More than that and you'll need nightly for now: https://docs.rs/ranged_integers/latest/ranged_integers/

Piraty•1mo ago
It's always good to write tests with the "The Enterprise Developer from Hell" in mind: https://fsharpforfunandprofit.com/posts/property-based-testi...
nslog•1mo ago
This is a great talk. More technical videos should be done from the basics like this.
koakuma-chan•1mo ago
This kind of bug would never have happened if you used a proper programming language like Rust.
kittoes•1mo ago
This just can't be your answer to everything... the article clearly stated that they're developing a client application for browsers. Rust advocates like yourself are really doing more harm than good by ignoring real world constraints.
koakuma-chan•1mo ago
You can use Rust to develop client application for browsers.
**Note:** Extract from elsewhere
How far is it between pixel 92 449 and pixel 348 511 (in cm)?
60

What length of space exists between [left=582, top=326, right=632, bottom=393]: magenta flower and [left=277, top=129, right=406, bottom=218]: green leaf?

Check out dioxus.
regular_trash•1mo ago
Rust is an unergonomic language that slows development in the general case (because it has lots of arcane syntax and rules, and people generally don't know it). Suggesting it as the "obvious" choice ignores the tradeoffs that come with adopting it for a project.
koakuma-chan•1mo ago
You can just hire people who know Rust. One Rust developer would likely end up more productive than ten Cursor baby sitters in the long run, and you would actually get a high quality app.
wredcoll•1mo ago
This is like some kind of psy-op to get people to hate rust.
koakuma-chan•1mo ago
Sure. Then good companies will be able to filter out people by only hiring those who know Rust.
yakshaving_jgt•1mo ago
I don’t think this kind of sanctimoniousness has much of a success rate as a marketing approach.
koakuma-chan•1mo ago
No marketing can save humanity from its inevitable demise.
yakshaving_jgt•1mo ago
Yeah but Rust can’t either.
hansvm•1mo ago
To be fair, this particular issue wouldn't have happened in C, Python, Forth, Zig, or a host of other languages. String-based weirdness is something of a JS issue.
cogman10•1mo ago
This particular issue looks to be pretty uniquely a javascript problem. I don't even think hyper flexible languages like Ruby would ultimately experience this sort of problem.
mananaysiempre•1mo ago
Ruby can experience a similar problem[1], but that’s largely because its metaobject protocol draws no distinction between a read-only field and a zero-argument method. Python’s model does not have that issue (at the cost of significant complexity) and it is about as flexible as Ruby’s ultimately. (Python’s more rigid syntax is not relevant either way.)